SuarA: Nurul Ilmi Idrus
Di tengah hiruk pikuk makan gratis (untuk menunaikan janji kampanye Pilpres) dan pemotongan anggaran yang tidak tanggung-tanggung demi efisiensi dan menimbulkan perdebatan tak berujung karena berdampak pada banyak hal, muncul gerakan-gerakan protes, baik di dunia maya, maupun di dunia nyata. Mari sejenak melipir menyambut bulan Ramadan yang penuh keberkahan.
Salah satu tanda bahwa Ramadan semakin mendekat adalah jeritan ibu-ibu karena harga-harga di pasar meningkat. Jelang Ramadan seperti biasanya ada yang menyambutnya dengan berbagai kekhawatiran karena tidak bisa makan dan minum di siang hari (padahal puasa bukan sekedar menahan lapar dan haus, tapi juga menahan diri agar tidak bengong di depan kulkas dan seni menahan diri dari ngemil), ada yang biasa-biasa saja (karena meskipun Ramadan istimewa, berpuasa adalah bagian dari kesehariannya), ada sibuk membayar utang puasa tahun sebelumnya (karena beragam halangan), namun ada pula yang gegap gempita (karena Allah masih memberikan kesempatan hidup hingga kembali dapat berpuasa di bulan Ramadan, bulan penuh keistimewaan).

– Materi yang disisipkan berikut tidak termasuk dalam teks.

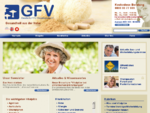 Vitalpilze zur Prävention und Therapie - GfV e.V.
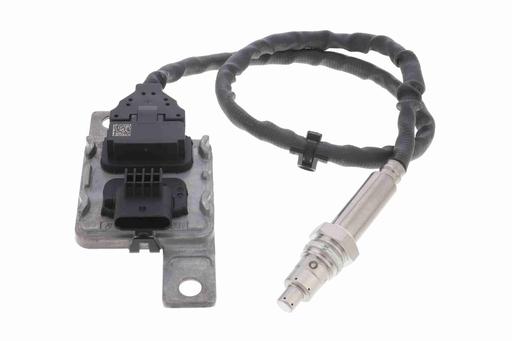 [V10-72-0302] NOX SENSOR VEMO VAG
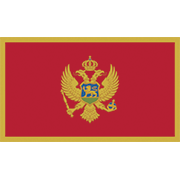 Montenegro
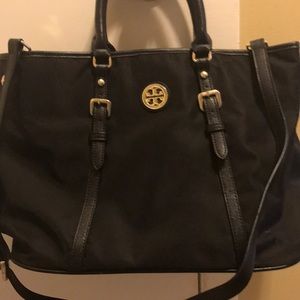 Tory Burch bag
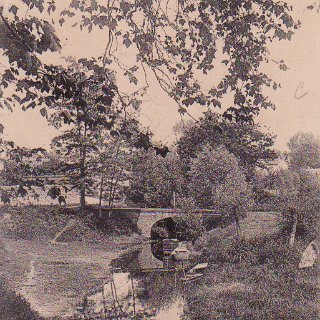 Pont_sur_Chalaronne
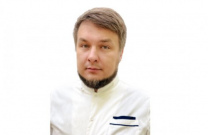 Кацуба Андрей Александрович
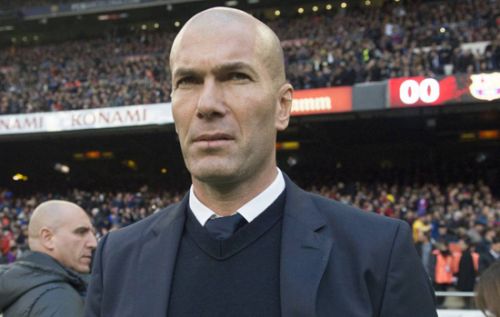 1480787117_023259_1480787206_noticia_norma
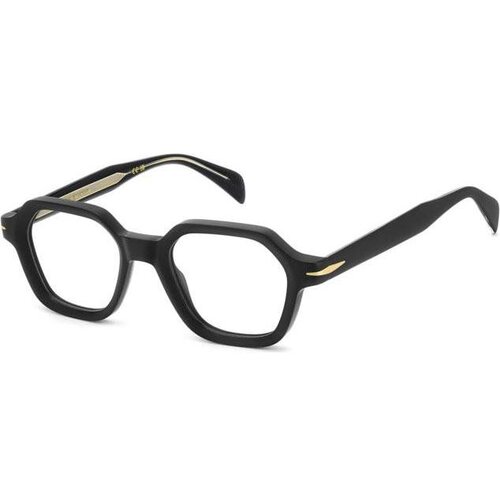 David Beckham DB7140 003 - ONE SIZE (48) Slike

Biasanya yang ramai menyambut Ramadan adalah ibu-ibu yang mempersiapkan pernak-pernik Ramadan, terutama yang berkaitan dengan makanan karena salah satu keistimewaan Ramadan adalah penganan yang disajikan. Di bulan Ramadan, ini terdiri atas makanan pembuka (karena kita disunnahkan untuk makan yang manis-manis termasuk kurma), makanan utama (nasi dan beragam lauknya), dan makanan penutup (biasanya es buah) yang tidak selalu demikian di luar Ramadan. Bahan-bahan untuk makanan dan minuman Ramadan yang seakan wajib adalah kurma, es buah, es pisang ijo, es cendol, berbagai jenis kolak, dll. Berpuasa itu bagai pertempuran antara nafsu makan dan niat beribadah dimana perut menjadi medan perang. Namun, saat berpuasa semua jenis makanan di sekitar kita tiba-tiba seperti pesawat luar angkasa yang sulit dijangkau.